Syria's petroleum industry has been subject to a sharp decline. In September 2014, ISIS was producing more oil than the government at 80000 oilbbl/d compared to the government's 17000 oilbbl/d with the Syrian Oil Ministry stating that by the end of 2014, oil production had plunged further to 9329 oilbbl/d; ISIS has since captured a further oil field, leading to a projected oil production of 6829 oilbbl/d. In the third year of the Syrian civil war, the deputy economy minister Salman Hayan stated that Syria's two main oil refineries were operating at less than 10% capacity.
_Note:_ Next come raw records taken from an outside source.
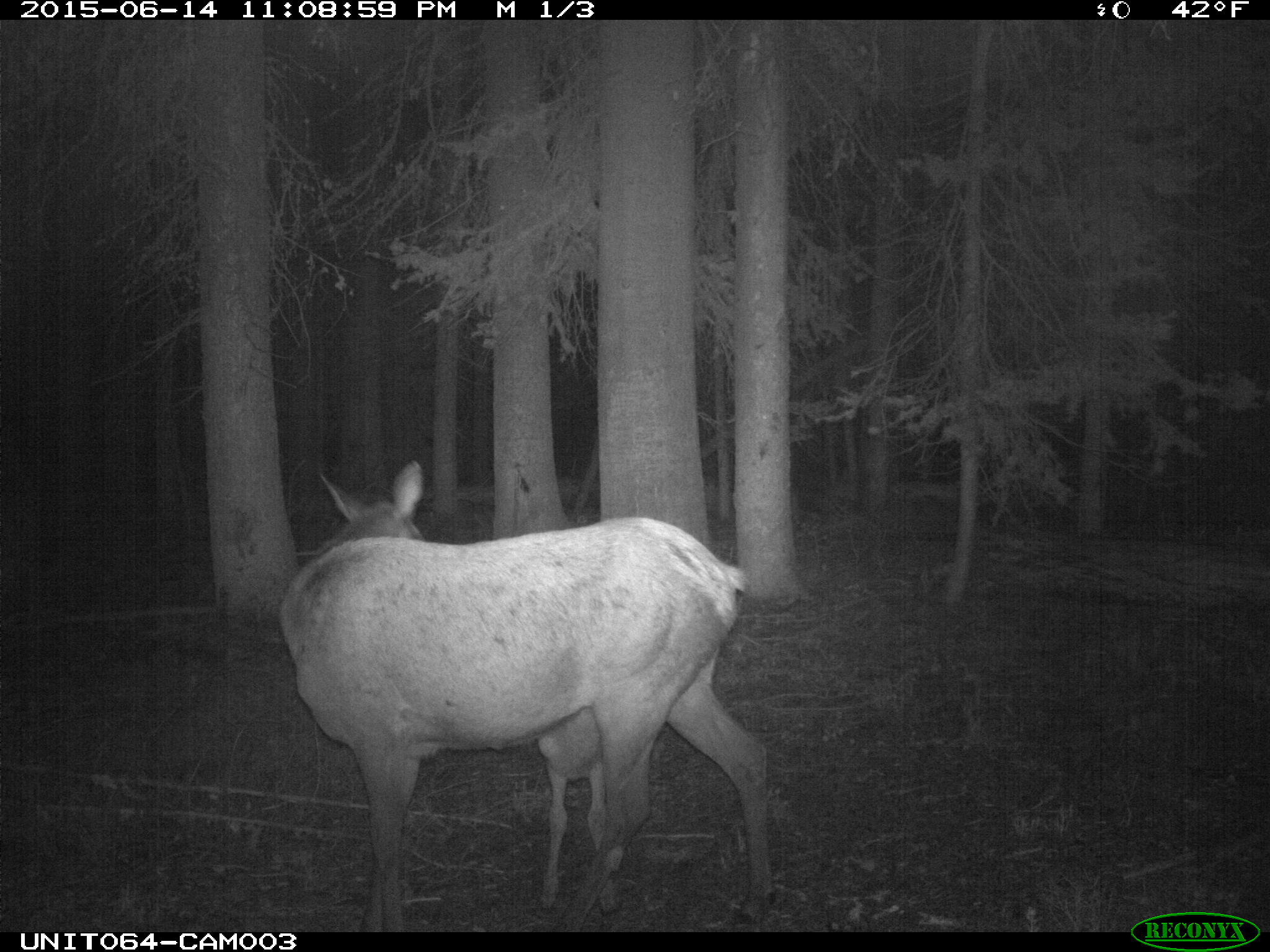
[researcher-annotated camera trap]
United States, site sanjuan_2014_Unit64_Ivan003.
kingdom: Animalia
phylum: Chordata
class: Mammalia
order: Artiodactyla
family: Cervidae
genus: Cervus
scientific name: Cervus elaphus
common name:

Historically, the country produced heavy-grade oil from fields located in the northeast since the late 1960s. In the early 1980s, light-grade, low-sulphur oil was discovered near Deir ez-Zor in eastern Syria. Syria's rate of oil production has decreased dramatically from a peak close to 600000 oilbbl/d (bpd) in 1995 down to less than 182500 oilbbl/d in 2012. Since 2012 the production has decreased even more, reaching 32000 oilbbl/d (bpd) in 2014. Official figures quantity the production in 2015 at 27000 oilbbl/d, but those figures have to be taken with precaution because it is difficult to estimate the oil that is currently produced in the rebel held areas.

Prior to the uprising, more than 90% of Syrian oil exports were to EU countries, with the remainder going to Turkey. Oil and gas revenues constituted in 2012 around 20% of total GDP and 25% of total government revenue.